Job 1: Decide whether each statement agrees with the introduction, answering yes or no and quoting the words of the introduction that settle it. (a) The crisis the book covers left hundreds of KFC restaurants in the UK unable to open. (b) The book is mainly about fish. (c) The book is said to take many weeks to read.
Job 2: Echo the introduction word for word, from "No! It’s about" down to "a path through.".

Text passage:
———

This is a book that can be read in a few sittings, once you’ve managed to divert the children, step away from the laptop, and steal a few quiet moments to yourself. This is a book that can be read as you wait for your gate to be called, and quietly hope that you’re not going to be seated next to a snorer or a foot tapper, or an unselfconscious leg spreader, until you’ve managed to disconnect, and lose yourself in somebody else’s journey. This is a book that may well make you cringe in recognition, or laugh with relief at the obviousness of mistakes that you’ve never made, or perhaps question whether next time, you might do that one thing a little differently.

This is a book that many people could have written; that perhaps, somebody will write again with the benefit of their own experiences. But this book, this time: this is my story.

 

So is it all about fish?

No! It’s about preparing for the highs and lows of life. It’s about thinking for a moment that you’re doing ok, and then seeing all traces of smuggery wiped cleanly from your face as you career head-first into a crisis. It’s about recognising it, and working your way through it with collaboration, clear communication, and a hell of a lot of coffee. And it’s about learning from what worked, forgiving yourself (and others) for what didn’t, and deciding how you want your story to continue.

It dives into a real live crisis – the KFC distribution crisis that shook the company in the UK in 2018, when a distribution failure led to hundreds of KFC restaurants across the UK being unable to open – and shares insights into which methods and strategies, both on a personal level and on a commercial level, made it possible to successfully navigate a path through.

———

Given entries:

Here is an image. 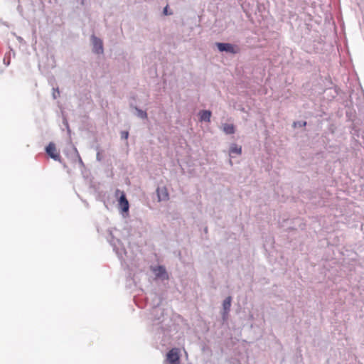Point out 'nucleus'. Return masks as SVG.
Returning <instances> with one entry per match:
<instances>
[{"mask_svg":"<svg viewBox=\"0 0 364 364\" xmlns=\"http://www.w3.org/2000/svg\"><path fill=\"white\" fill-rule=\"evenodd\" d=\"M179 353L178 348H173L171 349L166 354V364H180Z\"/></svg>","mask_w":364,"mask_h":364,"instance_id":"1","label":"nucleus"},{"mask_svg":"<svg viewBox=\"0 0 364 364\" xmlns=\"http://www.w3.org/2000/svg\"><path fill=\"white\" fill-rule=\"evenodd\" d=\"M46 153L55 161H60L61 157L60 153L57 151L54 143L50 142L46 148Z\"/></svg>","mask_w":364,"mask_h":364,"instance_id":"2","label":"nucleus"},{"mask_svg":"<svg viewBox=\"0 0 364 364\" xmlns=\"http://www.w3.org/2000/svg\"><path fill=\"white\" fill-rule=\"evenodd\" d=\"M217 47L220 51H225L231 53H237L239 49L230 43H218Z\"/></svg>","mask_w":364,"mask_h":364,"instance_id":"3","label":"nucleus"},{"mask_svg":"<svg viewBox=\"0 0 364 364\" xmlns=\"http://www.w3.org/2000/svg\"><path fill=\"white\" fill-rule=\"evenodd\" d=\"M93 51L97 54L103 53L102 41L100 38L92 36V38Z\"/></svg>","mask_w":364,"mask_h":364,"instance_id":"4","label":"nucleus"},{"mask_svg":"<svg viewBox=\"0 0 364 364\" xmlns=\"http://www.w3.org/2000/svg\"><path fill=\"white\" fill-rule=\"evenodd\" d=\"M159 200H168L169 199V194L166 187L158 188L156 190Z\"/></svg>","mask_w":364,"mask_h":364,"instance_id":"5","label":"nucleus"},{"mask_svg":"<svg viewBox=\"0 0 364 364\" xmlns=\"http://www.w3.org/2000/svg\"><path fill=\"white\" fill-rule=\"evenodd\" d=\"M119 206L123 212H127L129 210V202L126 198V196L124 192H122V194L119 197Z\"/></svg>","mask_w":364,"mask_h":364,"instance_id":"6","label":"nucleus"},{"mask_svg":"<svg viewBox=\"0 0 364 364\" xmlns=\"http://www.w3.org/2000/svg\"><path fill=\"white\" fill-rule=\"evenodd\" d=\"M153 271L154 272V273L157 277H161V278H166L167 277L166 269L162 266H158V267H155L153 269Z\"/></svg>","mask_w":364,"mask_h":364,"instance_id":"7","label":"nucleus"},{"mask_svg":"<svg viewBox=\"0 0 364 364\" xmlns=\"http://www.w3.org/2000/svg\"><path fill=\"white\" fill-rule=\"evenodd\" d=\"M200 121L209 122L210 121L211 112L208 110H203L199 113Z\"/></svg>","mask_w":364,"mask_h":364,"instance_id":"8","label":"nucleus"},{"mask_svg":"<svg viewBox=\"0 0 364 364\" xmlns=\"http://www.w3.org/2000/svg\"><path fill=\"white\" fill-rule=\"evenodd\" d=\"M223 130L227 134H234L235 131L232 124H224L223 125Z\"/></svg>","mask_w":364,"mask_h":364,"instance_id":"9","label":"nucleus"},{"mask_svg":"<svg viewBox=\"0 0 364 364\" xmlns=\"http://www.w3.org/2000/svg\"><path fill=\"white\" fill-rule=\"evenodd\" d=\"M242 153V148L241 146H237V144H232L230 149V154H241Z\"/></svg>","mask_w":364,"mask_h":364,"instance_id":"10","label":"nucleus"},{"mask_svg":"<svg viewBox=\"0 0 364 364\" xmlns=\"http://www.w3.org/2000/svg\"><path fill=\"white\" fill-rule=\"evenodd\" d=\"M232 298L231 296H228L223 301V309L225 311L228 312L230 311L231 306Z\"/></svg>","mask_w":364,"mask_h":364,"instance_id":"11","label":"nucleus"},{"mask_svg":"<svg viewBox=\"0 0 364 364\" xmlns=\"http://www.w3.org/2000/svg\"><path fill=\"white\" fill-rule=\"evenodd\" d=\"M138 116L141 118H146L147 114L146 112L139 109L138 110Z\"/></svg>","mask_w":364,"mask_h":364,"instance_id":"12","label":"nucleus"},{"mask_svg":"<svg viewBox=\"0 0 364 364\" xmlns=\"http://www.w3.org/2000/svg\"><path fill=\"white\" fill-rule=\"evenodd\" d=\"M129 136V132L127 131H122L121 132V137L124 139H127Z\"/></svg>","mask_w":364,"mask_h":364,"instance_id":"13","label":"nucleus"},{"mask_svg":"<svg viewBox=\"0 0 364 364\" xmlns=\"http://www.w3.org/2000/svg\"><path fill=\"white\" fill-rule=\"evenodd\" d=\"M164 15H169V14H171V13H168V6H166L164 8Z\"/></svg>","mask_w":364,"mask_h":364,"instance_id":"14","label":"nucleus"},{"mask_svg":"<svg viewBox=\"0 0 364 364\" xmlns=\"http://www.w3.org/2000/svg\"><path fill=\"white\" fill-rule=\"evenodd\" d=\"M97 159L98 161H101L102 160V156H101L100 152H97Z\"/></svg>","mask_w":364,"mask_h":364,"instance_id":"15","label":"nucleus"}]
</instances>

———

Answer 1:
(a) Yes: "a distribution failure led to hundreds of KFC restaurants across the UK being unable to open"
(b) No: "No! It’s about preparing for the highs and lows of life."
(c) No: "This is a book that can be read in a few sittings"

Answer 2:
No! It’s about preparing for the highs and lows of life. It’s about thinking for a moment that you’re doing ok, and then seeing all traces of smuggery wiped cleanly from your face as you career head-first into a crisis. It’s about recognising it, and working your way through it with collaboration, clear communication, and a hell of a lot of coffee. And it’s about learning from what worked, forgiving yourself (and others) for what didn’t, and deciding how you want your story to continue.

It dives into a real live crisis – the KFC distribution crisis that shook the company in the UK in 2018, when a distribution failure led to hundreds of KFC restaurants across the UK being unable to open – and shares insights into which methods and strategies, both on a personal level and on a commercial level, made it possible to successfully navigate a path through.